- [Set problem 1]:
Translate this sentence from the sorting discussion into Spanish: "Python's sorting algorithm takes advantage of preexisting order in a sequence:"

■ ■ ■ ■ ■

Hpw make lists that are easy to sort.

Discussion in 'Python' started by Anton Vredegoor, Mar 28, 2007.

  1. Python's sorting algorithm takes advantage of preexisting order in a
    sequence:

    #sort_test.py
    import random
    import time

    def test():
    n = 1000
    k = 2**28

    L = random.sample(xrange(-k,k),n)
    R = random.sample(xrange(-k,k),n)

    t = time.time()
    LR = [(i+j) for i in L for j in R]
    print time.time()-t
    LR.sort()
    print time.time()-t

    print

    t = time.time()
    #L.sort()
    R.sort()
    presorted_LR = [(i+j) for i in L for j in R]
    print time.time()-t
    presorted_LR.sort()
    print time.time()-t

    if __name__=='__main__':
    test()

    On this -very slow- computer this prints:

    >d:\python25\pythonw -u "sort_test.py"

■ ■ ■ ■ ■

- [Set problem 2]:
Pick out every line of the records below that contains the string "instances".

- [Stored entries]:
■ ■ ■ ■ ■

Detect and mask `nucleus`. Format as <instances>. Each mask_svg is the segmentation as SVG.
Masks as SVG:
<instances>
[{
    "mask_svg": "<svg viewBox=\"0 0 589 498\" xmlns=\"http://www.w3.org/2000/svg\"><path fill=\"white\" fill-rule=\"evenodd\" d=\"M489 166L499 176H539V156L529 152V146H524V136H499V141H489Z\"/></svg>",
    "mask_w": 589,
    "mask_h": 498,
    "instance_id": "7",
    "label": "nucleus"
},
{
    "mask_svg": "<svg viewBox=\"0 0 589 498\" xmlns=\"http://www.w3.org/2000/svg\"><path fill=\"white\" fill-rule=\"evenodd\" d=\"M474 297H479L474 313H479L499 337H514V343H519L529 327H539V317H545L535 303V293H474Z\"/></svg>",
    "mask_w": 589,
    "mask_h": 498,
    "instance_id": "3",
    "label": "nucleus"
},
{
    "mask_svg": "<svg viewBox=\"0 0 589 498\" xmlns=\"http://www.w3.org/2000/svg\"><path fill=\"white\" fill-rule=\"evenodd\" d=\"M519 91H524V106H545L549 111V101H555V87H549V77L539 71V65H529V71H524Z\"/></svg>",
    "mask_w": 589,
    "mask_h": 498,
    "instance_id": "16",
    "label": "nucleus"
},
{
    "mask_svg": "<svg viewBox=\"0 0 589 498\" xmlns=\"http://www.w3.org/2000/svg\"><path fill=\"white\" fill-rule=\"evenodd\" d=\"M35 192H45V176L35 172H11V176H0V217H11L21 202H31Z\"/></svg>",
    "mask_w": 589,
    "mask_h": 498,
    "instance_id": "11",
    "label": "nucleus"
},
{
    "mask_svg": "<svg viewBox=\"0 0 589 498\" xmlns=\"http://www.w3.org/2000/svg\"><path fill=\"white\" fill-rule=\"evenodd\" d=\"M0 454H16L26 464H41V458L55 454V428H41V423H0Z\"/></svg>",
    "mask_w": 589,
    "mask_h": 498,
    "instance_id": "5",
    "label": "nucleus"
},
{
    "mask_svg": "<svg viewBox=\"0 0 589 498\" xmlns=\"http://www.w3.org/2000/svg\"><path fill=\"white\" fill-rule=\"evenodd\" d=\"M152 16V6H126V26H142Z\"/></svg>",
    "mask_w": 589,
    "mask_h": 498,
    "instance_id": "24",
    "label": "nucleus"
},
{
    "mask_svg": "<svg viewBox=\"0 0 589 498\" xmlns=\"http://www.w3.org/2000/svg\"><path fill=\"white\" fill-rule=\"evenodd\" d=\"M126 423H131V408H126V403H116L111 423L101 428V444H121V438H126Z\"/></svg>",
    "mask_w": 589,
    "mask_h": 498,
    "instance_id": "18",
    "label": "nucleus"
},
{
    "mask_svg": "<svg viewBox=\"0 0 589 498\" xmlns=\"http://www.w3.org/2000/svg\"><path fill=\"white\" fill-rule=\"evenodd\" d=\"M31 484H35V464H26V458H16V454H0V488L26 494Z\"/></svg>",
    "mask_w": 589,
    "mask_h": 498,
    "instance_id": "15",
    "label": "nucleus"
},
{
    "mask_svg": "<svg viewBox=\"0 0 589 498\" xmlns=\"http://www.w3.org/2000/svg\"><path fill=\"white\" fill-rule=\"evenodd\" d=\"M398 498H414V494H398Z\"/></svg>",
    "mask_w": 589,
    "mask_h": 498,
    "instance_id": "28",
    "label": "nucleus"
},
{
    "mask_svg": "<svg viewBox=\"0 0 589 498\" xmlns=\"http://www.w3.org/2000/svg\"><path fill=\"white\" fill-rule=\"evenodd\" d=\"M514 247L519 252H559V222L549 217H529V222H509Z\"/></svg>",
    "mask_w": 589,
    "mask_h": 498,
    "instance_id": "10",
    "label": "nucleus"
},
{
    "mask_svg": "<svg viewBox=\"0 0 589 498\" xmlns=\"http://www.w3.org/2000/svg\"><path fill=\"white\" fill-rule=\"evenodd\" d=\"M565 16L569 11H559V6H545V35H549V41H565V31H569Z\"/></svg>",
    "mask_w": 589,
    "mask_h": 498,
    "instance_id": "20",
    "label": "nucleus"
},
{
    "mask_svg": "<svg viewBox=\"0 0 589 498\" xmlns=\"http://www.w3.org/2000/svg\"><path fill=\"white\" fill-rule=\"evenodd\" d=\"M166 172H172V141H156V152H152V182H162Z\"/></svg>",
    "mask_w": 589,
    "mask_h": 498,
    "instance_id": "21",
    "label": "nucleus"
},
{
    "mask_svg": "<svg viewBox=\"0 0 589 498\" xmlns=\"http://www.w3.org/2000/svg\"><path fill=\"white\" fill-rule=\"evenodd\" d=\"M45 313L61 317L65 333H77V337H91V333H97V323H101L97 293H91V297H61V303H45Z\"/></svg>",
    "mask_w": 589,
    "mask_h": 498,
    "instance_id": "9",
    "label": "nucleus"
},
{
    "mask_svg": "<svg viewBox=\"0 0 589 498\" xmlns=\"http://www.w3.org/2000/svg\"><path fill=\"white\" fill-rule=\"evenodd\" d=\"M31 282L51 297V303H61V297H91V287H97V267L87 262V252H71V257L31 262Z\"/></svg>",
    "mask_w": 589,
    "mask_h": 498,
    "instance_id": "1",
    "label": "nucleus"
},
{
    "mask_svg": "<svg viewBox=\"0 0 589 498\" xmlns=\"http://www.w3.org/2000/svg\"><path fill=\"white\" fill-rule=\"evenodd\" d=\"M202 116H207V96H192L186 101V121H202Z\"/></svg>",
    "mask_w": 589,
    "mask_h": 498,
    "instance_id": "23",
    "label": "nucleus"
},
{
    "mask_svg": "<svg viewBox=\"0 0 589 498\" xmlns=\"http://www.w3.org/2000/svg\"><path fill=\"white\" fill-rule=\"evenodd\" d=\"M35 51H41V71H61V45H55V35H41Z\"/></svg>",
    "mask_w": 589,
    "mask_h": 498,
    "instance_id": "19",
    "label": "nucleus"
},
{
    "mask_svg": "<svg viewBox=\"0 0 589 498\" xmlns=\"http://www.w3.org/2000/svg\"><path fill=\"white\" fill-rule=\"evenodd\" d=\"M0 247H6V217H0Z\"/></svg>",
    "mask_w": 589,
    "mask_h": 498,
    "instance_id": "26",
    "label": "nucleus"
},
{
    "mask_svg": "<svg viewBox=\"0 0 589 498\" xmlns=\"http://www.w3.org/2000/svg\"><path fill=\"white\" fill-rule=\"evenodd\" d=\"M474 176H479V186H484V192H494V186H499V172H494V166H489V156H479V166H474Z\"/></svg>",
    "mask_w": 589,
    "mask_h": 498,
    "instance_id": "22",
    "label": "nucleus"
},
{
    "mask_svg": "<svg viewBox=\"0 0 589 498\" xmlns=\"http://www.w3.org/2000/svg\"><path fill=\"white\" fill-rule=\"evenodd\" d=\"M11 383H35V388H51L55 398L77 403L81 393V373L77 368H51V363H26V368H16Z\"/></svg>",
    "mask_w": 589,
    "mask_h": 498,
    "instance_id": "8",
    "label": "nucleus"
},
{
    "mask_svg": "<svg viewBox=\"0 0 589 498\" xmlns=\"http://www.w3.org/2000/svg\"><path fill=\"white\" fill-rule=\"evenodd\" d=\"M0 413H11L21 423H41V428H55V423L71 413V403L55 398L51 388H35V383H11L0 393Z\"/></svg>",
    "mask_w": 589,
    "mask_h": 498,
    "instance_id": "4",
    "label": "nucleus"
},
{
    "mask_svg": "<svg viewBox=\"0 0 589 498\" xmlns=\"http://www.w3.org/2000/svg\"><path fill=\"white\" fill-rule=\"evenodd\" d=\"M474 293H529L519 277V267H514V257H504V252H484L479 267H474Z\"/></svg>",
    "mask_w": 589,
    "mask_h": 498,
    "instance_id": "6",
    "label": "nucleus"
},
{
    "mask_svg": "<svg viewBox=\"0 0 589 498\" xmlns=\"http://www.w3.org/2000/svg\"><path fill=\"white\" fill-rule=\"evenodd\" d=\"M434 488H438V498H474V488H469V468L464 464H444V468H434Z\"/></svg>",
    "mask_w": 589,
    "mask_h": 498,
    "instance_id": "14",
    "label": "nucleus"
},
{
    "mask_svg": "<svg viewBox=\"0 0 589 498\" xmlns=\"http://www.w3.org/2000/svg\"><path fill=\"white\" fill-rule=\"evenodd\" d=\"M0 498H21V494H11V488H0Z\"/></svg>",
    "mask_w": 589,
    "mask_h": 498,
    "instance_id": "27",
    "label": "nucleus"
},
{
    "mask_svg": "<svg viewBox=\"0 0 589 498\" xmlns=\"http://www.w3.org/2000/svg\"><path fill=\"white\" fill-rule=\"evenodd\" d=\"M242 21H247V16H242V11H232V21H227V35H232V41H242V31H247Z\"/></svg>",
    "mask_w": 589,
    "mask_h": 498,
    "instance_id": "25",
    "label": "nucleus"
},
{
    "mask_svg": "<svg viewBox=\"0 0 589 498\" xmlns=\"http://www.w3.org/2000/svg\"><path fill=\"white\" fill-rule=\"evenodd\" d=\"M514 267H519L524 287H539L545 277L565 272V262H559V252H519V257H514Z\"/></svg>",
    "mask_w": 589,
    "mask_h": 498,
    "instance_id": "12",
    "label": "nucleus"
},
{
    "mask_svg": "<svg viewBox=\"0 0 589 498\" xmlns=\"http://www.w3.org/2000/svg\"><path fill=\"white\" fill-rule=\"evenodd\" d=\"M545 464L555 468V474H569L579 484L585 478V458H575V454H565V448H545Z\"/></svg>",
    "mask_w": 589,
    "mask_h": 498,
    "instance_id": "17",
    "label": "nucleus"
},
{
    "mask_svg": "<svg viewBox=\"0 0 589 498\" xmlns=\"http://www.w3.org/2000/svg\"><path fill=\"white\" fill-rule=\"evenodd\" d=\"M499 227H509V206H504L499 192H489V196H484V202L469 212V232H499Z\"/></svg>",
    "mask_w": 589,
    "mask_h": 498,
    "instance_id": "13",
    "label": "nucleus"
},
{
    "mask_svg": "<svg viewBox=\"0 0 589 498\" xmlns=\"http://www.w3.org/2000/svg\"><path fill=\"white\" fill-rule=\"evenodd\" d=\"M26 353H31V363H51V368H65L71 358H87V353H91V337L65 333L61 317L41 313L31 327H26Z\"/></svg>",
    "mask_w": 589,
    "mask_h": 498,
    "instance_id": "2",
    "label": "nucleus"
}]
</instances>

■ ■ ■ ■ ■

- [Task solution 1]:
El algoritmo de ordenación de Python aprovecha el orden preexistente en una secuencia:

- [Task solution 2]:
Detect and mask `nucleus`. Format as <instances>. Each mask_svg is the segmentation as SVG.
<instances>
</instances>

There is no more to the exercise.